Opis zadania: Wyodrębnij z poniższego listingu każdy wiersz zawierający ciąg „matching”, z uwzględnieniem wielkości liter.

---

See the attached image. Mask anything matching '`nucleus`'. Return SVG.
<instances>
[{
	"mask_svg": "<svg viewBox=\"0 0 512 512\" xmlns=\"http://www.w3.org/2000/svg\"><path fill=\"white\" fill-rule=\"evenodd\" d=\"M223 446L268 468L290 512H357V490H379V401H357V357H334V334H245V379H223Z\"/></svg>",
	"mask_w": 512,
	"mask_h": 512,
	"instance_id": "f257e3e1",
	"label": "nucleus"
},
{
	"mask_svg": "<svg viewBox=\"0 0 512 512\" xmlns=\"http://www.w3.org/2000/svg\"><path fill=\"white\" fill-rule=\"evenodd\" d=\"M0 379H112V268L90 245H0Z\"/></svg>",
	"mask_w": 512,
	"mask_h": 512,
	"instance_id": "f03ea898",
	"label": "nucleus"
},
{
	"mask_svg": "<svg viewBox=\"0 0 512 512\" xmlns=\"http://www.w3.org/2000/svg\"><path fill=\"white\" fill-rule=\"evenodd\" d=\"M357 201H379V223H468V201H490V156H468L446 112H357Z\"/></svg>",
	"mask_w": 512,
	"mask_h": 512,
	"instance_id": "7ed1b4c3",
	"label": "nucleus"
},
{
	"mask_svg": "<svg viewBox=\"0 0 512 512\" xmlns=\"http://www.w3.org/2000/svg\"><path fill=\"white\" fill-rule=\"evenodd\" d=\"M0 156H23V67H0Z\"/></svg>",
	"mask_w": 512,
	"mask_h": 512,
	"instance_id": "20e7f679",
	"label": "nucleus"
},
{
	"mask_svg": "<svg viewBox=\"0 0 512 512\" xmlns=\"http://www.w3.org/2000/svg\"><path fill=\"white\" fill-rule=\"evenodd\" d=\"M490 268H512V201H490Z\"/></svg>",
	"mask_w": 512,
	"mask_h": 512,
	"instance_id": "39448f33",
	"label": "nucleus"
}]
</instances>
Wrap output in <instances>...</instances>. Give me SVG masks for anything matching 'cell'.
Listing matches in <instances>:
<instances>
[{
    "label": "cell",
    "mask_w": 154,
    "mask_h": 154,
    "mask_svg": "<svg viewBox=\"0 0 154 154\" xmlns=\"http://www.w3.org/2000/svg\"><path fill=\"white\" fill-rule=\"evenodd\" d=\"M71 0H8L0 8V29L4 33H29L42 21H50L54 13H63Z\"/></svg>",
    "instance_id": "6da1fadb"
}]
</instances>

---

Odpowiedź:
See the attached image. Mask anything matching '`nucleus`'. Return SVG.
Wrap output in <instances>...</instances>. Give me SVG masks for anything matching 'cell'.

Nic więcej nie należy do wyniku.